While it is quite possible to see a hibernating butterfly emerge on a rare sunny day in the depths of winter, it doesn’t usually happen, and I don’t ever really feel like a spring has begun until I see a butterfly. I saw my first this year only three days ago, on Friday, the very first day of March. As is the case almost every year, it was a Small Tortoiseshell (Aglais urticae), and it was perched in a sheltered area, on the iron grey branch of an old apple tree:

This Small Tortoiseshell almost certainly emerged from its chrysalis late last summer, or in the early autumn. However, it was in pretty good nick so it might have gone into hibernation very soon after hatching, as it bears none of the injuries butterflies get after a few days on the wing. Well, mostly. There are some patches of colour missing.

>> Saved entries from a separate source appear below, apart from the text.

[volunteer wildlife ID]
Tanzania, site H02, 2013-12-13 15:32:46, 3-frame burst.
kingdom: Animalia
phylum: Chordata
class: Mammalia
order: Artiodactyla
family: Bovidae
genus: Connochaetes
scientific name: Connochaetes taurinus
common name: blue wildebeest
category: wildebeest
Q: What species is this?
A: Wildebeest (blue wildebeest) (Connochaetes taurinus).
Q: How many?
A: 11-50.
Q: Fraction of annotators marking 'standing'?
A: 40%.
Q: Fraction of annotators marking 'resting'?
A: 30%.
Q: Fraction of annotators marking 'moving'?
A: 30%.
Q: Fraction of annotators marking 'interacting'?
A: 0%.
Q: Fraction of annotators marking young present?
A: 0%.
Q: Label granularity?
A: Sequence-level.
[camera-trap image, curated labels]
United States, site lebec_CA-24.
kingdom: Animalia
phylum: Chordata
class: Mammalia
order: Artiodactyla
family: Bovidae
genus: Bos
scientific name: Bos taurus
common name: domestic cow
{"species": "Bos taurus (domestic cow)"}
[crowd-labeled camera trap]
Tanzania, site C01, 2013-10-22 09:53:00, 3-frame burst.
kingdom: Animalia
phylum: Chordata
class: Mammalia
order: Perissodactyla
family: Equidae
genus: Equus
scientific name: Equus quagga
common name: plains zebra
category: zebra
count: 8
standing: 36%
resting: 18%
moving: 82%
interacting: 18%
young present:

On Wednesday I saw another spring moth, the Pale Brindled Beauty (Phigalia pilosaria), which likes to perch under lighted windows. It is a lovely species, although drab in colour, and it flies from now until the end of May, or thereabouts:

   If you look closely, although you don’t have to look too closely, you will see the familiar bright scarlet or orange of our most common ladybird species, the Seven-spot Ladybird (Coccinella septempunctata), which is beloved of children and adults alike. At the moment they are basking in sunlight, and with so few aphids around (their favourite food) at this time of year they depend heavily on the pollen of spring plants:

   I’m glad to say there are lots more spring wildflowers about now. One of the most important of all is the Lesser Celandine (Ficaria verna), which is very beautiful and very important as a source of pollen for spring insects, although many of them eat the pollen rather than carry it to other flowers:

However, spring will not be properly and reliably here until the Spring Equinox, which this year occurs on 20th March, at the precise time of 9.58 pm in the evening. Right now, as I write this, we have torrential rain, and snow brought in by ex-Hurricane Freya. Fortunately our ground temperatures are nicely above average and will keep any snow from sticking.